Set of tasks
- a) Transcribe the passage of the supplier checklist that begins with "This is the" and runs through "verify manufacturing capability.".
- b) According to the supplier checklist, how recent should a factory's production video walkthroughs be?

Text
>> START
Signing an OEM contract with the wrong cat litter factory is one of the most expensive mistakes a pet brand can make. Once production starts, switching suppliers costs months and unrecoverable tooling fees. These 15 questions are the contract-negotiation framework we recommend buyers work through before signing any manufacturing agreement.
Before starting OEM or private label cooperation, professional buyers should evaluate these key questions. Use this framework as your supplier evaluation checklist when comparing 3-5 shortlisted manufacturers.

This is the first question because it is the largest pain point for buyers. A factory gives you production control, quality management, and customization ability. A trading company has limited control over either. Requesting production photos, batch records, or a facility audit helps verify manufacturing capability.
How to verify: ask for the factory business license (verify with the issuing authority), production video walkthroughs dated within the last 30 days, and a list of active OEM clients you can contact for reference. Most professional factories have a public audit report (BSCI, Sedex, or customer-initiated).
Related: Factory Tour
A professional cat litter manufacturer should not be a single-SKU operation. A reliable supplier covers tofu cat litter, mixed cat litter, and bentonite blends, with capacity to support future product expansion. Buyers should ask about R&D capacity, sample libraries, and whether the supplier has launched new SKUs in the last 12 months.
Watch out: factories that only produce one category (e.g. only bentonite) often subcontract other types through trading partners — adding cost and reducing quality control. A factory that owns the full production chain for multiple litter types signals deeper technical capability and lower long-term supply risk.
Related: Tofu Cat Litter Manufacturer · Mixed Cat Litter

Buyers need full customization: formula, size, fragrance, packaging, and brand design. A manufacturer with in-house packaging design and tooling capability can shorten the launch timeline. Ask for case studies, existing private label references, and minimum order quantity per SKU.
Key OEM questions to ask: (1) Who owns the mold/tooling for your custom packaging — you or the factory? (2) What is the artwork proof turnaround? (3) Is there an exclusive formula clause, or can the factory sell the same formula to your competitors? (4) Does the factory provide free design support, or is it billed separately?
Related: OEM Solutions Overview

Quality starts before production. For tofu cat litter, soybean fiber grade, supplier selection, and moisture control directly affect clumping performance and dust levels. Request information on raw material sourcing, batch testing, and supplier qualification procedures.
A serious factory should be able to: (1) name their main raw material suppliers and the relationship duration; (2) provide incoming inspection records for the last 3-6 months; (3) explain how they handle material variation between batches; (4) show storage conditions (humidity-controlled warehouses matter for plant-based litter).
>> END
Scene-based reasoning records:
>> START
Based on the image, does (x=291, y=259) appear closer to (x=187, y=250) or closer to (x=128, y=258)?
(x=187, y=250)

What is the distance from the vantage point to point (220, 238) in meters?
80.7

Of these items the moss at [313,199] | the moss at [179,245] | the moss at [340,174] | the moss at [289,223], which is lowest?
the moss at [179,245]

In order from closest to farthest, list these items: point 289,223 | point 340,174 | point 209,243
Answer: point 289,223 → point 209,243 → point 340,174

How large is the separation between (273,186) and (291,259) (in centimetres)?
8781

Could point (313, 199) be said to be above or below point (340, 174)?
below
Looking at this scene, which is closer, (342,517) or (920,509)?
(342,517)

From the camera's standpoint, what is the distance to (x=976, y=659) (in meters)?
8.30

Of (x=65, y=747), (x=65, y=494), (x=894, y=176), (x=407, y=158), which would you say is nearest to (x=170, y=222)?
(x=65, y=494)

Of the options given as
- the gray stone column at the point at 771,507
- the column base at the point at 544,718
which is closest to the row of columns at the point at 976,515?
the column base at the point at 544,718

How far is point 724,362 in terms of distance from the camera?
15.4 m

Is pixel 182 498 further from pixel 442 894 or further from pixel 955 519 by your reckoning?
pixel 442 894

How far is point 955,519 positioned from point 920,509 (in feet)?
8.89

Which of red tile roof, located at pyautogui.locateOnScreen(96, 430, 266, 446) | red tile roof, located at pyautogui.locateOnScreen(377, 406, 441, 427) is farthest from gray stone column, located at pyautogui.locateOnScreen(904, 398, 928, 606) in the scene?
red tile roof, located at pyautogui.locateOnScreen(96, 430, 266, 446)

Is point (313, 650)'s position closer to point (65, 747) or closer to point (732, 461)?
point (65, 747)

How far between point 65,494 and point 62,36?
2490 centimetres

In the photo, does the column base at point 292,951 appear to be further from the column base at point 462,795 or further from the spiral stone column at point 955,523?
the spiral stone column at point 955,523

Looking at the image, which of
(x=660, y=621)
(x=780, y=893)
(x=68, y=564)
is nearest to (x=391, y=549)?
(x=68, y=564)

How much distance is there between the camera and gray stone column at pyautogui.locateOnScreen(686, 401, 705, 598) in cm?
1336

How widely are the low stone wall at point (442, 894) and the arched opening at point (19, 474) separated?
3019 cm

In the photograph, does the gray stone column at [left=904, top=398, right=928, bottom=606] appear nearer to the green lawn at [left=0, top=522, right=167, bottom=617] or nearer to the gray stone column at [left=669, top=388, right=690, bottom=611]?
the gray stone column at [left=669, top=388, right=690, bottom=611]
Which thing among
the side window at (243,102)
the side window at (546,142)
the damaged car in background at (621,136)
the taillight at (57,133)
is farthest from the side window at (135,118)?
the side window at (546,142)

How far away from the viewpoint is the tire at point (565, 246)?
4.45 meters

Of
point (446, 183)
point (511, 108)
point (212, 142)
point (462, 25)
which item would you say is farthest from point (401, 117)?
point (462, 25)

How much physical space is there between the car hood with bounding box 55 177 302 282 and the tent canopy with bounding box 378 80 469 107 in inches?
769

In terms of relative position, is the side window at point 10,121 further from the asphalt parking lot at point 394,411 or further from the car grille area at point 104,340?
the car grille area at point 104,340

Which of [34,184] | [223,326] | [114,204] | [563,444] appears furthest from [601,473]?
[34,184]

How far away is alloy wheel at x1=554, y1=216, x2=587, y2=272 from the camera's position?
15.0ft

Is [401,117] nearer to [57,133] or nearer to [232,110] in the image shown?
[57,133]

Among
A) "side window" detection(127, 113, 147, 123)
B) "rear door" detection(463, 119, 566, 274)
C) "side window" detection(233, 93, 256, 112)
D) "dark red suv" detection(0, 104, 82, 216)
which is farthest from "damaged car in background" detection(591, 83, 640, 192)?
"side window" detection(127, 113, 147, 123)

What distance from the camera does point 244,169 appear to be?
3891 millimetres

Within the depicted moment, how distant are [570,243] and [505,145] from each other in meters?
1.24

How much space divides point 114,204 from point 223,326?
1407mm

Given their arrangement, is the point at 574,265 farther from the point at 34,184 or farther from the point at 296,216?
>> END
Responses for each task
- a)
This is the first question because it is the largest pain point for buyers. A factory gives you production control, quality management, and customization ability. A trading company has limited control over either. Requesting production photos, batch records, or a facility audit helps verify manufacturing capability.

- b) They should be dated within the last 30 days.